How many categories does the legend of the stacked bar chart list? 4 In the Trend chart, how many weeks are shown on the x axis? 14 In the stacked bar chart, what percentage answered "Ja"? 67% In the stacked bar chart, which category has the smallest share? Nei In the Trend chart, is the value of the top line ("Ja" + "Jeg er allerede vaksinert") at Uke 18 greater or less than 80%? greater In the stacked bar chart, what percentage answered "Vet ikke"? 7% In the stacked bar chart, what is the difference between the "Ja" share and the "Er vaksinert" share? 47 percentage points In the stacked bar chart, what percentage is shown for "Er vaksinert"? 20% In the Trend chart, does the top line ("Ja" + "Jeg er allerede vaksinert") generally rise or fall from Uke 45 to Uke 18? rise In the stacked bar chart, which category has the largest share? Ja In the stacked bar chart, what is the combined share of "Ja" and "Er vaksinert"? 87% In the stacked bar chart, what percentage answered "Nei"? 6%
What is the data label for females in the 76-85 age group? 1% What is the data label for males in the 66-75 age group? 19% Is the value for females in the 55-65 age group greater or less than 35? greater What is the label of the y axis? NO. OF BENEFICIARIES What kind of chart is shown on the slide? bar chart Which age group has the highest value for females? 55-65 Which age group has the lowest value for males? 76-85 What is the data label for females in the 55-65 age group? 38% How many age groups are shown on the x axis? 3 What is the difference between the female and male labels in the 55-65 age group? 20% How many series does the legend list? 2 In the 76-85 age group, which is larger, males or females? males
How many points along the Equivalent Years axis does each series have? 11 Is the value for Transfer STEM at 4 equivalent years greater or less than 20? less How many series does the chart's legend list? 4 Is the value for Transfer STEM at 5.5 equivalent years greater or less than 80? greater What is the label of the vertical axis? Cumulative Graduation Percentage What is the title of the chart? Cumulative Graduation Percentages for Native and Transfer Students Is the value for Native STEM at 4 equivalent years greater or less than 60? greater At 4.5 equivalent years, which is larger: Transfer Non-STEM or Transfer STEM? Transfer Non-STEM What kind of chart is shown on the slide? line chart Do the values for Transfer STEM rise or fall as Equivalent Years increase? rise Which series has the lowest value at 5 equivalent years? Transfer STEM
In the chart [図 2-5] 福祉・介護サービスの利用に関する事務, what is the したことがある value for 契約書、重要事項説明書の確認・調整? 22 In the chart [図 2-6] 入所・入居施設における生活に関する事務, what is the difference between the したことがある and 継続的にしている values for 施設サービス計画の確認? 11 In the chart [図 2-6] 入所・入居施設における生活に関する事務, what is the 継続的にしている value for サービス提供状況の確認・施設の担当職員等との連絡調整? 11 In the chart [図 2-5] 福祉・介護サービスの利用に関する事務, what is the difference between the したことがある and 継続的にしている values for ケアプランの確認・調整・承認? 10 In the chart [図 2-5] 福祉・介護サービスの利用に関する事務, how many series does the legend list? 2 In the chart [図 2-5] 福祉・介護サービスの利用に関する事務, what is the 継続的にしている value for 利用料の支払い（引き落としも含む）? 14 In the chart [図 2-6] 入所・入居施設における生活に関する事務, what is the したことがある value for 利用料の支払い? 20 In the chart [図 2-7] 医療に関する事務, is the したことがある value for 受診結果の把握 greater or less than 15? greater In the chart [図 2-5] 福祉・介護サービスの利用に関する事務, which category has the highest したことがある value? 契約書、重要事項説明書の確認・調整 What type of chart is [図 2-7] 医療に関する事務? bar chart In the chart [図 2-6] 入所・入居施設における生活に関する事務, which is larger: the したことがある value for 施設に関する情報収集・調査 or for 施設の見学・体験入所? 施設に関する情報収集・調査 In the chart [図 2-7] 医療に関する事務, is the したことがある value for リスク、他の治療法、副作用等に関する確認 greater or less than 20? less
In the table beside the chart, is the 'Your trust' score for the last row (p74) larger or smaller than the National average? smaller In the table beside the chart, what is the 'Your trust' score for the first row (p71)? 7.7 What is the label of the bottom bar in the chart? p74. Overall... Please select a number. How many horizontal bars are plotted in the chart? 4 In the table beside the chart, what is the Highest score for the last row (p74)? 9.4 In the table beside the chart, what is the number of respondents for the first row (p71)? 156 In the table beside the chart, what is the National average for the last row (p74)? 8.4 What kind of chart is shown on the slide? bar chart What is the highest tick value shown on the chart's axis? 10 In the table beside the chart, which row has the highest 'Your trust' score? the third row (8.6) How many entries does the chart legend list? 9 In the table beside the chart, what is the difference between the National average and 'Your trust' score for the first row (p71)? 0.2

— What the exercise asks —
Copy out the material word for word, starting at its first line and ending at the line that contains "What is the data label for females in the 76-85".

— Solution to the exercise —
How many categories does the legend of the stacked bar chart list? 4 In the Trend chart, how many weeks are shown on the x axis? 14 In the stacked bar chart, what percentage answered "Ja"? 67% In the stacked bar chart, which category has the smallest share? Nei In the Trend chart, is the value of the top line ("Ja" + "Jeg er allerede vaksinert") at Uke 18 greater or less than 80%? greater In the stacked bar chart, what percentage answered "Vet ikke"? 7% In the stacked bar chart, what is the difference between the "Ja" share and the "Er vaksinert" share? 47 percentage points In the stacked bar chart, what percentage is shown for "Er vaksinert"? 20% In the Trend chart, does the top line ("Ja" + "Jeg er allerede vaksinert") generally rise or fall from Uke 45 to Uke 18? rise In the stacked bar chart, which category has the largest share? Ja In the stacked bar chart, what is the combined share of "Ja" and "Er vaksinert"? 87% In the stacked bar chart, what percentage answered "Nei"? 6%
What is the data label for females in the 76-85 age group? 1% What is the data label for males in the 66-75 age group? 19% Is the value for females in the 55-65 age group greater or less than 35? greater What is the label of the y axis? NO. OF BENEFICIARIES What kind of chart is shown on the slide? bar chart Which age group has the highest value for females? 55-65 Which age group has the lowest value for males? 76-85 What is the data label for females in the 55-65 age group? 38% How many age groups are shown on the x axis? 3 What is the difference between the female and male labels in the 55-65 age group? 20% How many series does the legend list? 2 In the 76-85 age group, which is larger, males or females? males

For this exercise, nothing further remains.